Despite optimism about a vaccine-driven return to normal, the glut in crude oil stocks is getting gluttier once again.
2020 has seen a record increase in stocks at Cushing and while COVID-lockdown Round 1 saw a bigger spike, this second COVID wave is forcing the energy complex into just as 'glutty' a situation as before...
In fact, stockpiles at Cushing, Oklahoma, the delivery point for West Texas Intermediate futures, stood at 61.6 million barrels as of Nov. 13, or about 81% of capacity, according to the most recent U.S. government data. That’s 3.83 million barrels shy of the levels seen in May.
As Bloomberg reports, though a repeat of the negative oil prices seen in April is unlikely, the mounting supply glut brings home how lockdown measures to contain the Covid-19 pandemic may soon force traders to store oil in every nook and cranny available, including ships and pipelines. Some are already doing that.
“Even as those facilities come back online, we are seeing excess inflows into Cushing overshadowing increased demand,” said Hillary Stevenson, a research director at Wood Mackenzie Ltd.
The reasons behind the buildup are similar to what happened before: Refineries are still coping with lackluster demand as coronavirus cases surge anew.
On top of that, some of them have also been undergoing seasonal maintenance.
This surge in crude stocks has added to the wild swings and speculation in the oil market as the two most influential developments have been Joe Biden’s victory in the U.S. presidential election and Pfizer’s vaccination breakthrough. Both of these events have the potential to significantly impact global oil markets. Then, as we at Primary Vision Network have been warning for months, the second wave of COVID-19 hit, and optimistic estimates of oil demand recovery collapsed.
While all of these events have impacted oil prices over the last few weeks, OilPrice.com's Osama Rixvi notes that they will also have long-term consequences for oil markets. Joe Biden’s victory will have implications for both the Iran Deal and U.S. relations with China, while the second wave of COVID and vaccine success will significantly impact oil demand and, by extension, OPEC’s strategy in oil markets. Joe Biden’s win has the potential to transform geopolitical and economic policies that directly impact oil prices.
The Iran Deal, formally known as the JCPOA (Joint Plan of Action), is one of the most obvious areas to watch. Among many other promises, Biden has said he plans to “rejoin” the deal, which would involve lifting or easing sanctions on Iran. This would lead to some additional barrels of production from Iran and would directly impact the OPEC+ strategy. With Libyan production already returning and the UAE considering withdrawing from OPEC, an increase in Iranian production would put the fragile OPEC+ agreement under even more pressure.
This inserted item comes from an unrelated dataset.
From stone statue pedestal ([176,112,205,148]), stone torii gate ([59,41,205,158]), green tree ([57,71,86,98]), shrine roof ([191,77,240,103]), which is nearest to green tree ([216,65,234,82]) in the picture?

But with new elections scheduled in Iran in 2021, Biden may struggle to keep his promise of rejoining the deal.
Another key factor to watch, as I have highlighted many times, is the U.S.-China trade war. A Biden victory has the potential to ease tensions between these two giants and improve the global economic environment as well as boosting oil markets. It is important to mention here that China will not be able to fulfill its promise of buying an additional $200 billion of products from U.S. If Biden decides to honor the previous agreement and enforce the sanctions snapback clause that was included, the trade war would likely reignite and oil prices would suffer.
The final factor to watch in 2021 is COVID19, the single most important factor for oil markets. While the news of a vaccine did temporarily boost oil markets, there is a long way to go before we overcome the pandemic. A vaccine is going to be vital is we are going to return to a pre-pandemic oil market and economy. But even if the vaccination is effective, its affordability, acceptability, and availability are all key factors is how effective it is.
Moreover, due to the time needed to roll out the vaccine, we will continue to see lower demand for a good part of next year. While we are waiting for demand to recover, the OPEC+ agreement will be vital. The group is currently considering the possibility of extending the agreement for another three to six months. Saudi Arabia even said that the markets can expect additional cuts if required - altering the production cut agreement.
According to Mark Rossano of Primary Vision Network (PVN),
“the main issues in the crude markets these days, are:
1) Crude Storage dynamics both onshore/ offshore
2) Crude differentials that promote varying grades
3) The oversupply at the refiners causing economic run cuts making the demand situation worse.”
So while a Biden presidency may change the geopolitical factors at play and a COVID-19 vaccine is providing markets with hope, the oil market will need time to address its fundamental issues.
Biden may have some protectionist tendencies too as he has said he will propose to Federal agencies that they procure only U.S. goods and services. He has also proposed a tax on companies that move their production facilities and jobs outside the U.S. These tendencies alongside his stance on the Senkaku Islands may make it a little difficult for him to seek rapprochement with China.
For the rest of the year, market observers should closely monitor developments related to Iran, China, and COVID, there is no doubt that these will be the three major drivers of oil prices in 2021.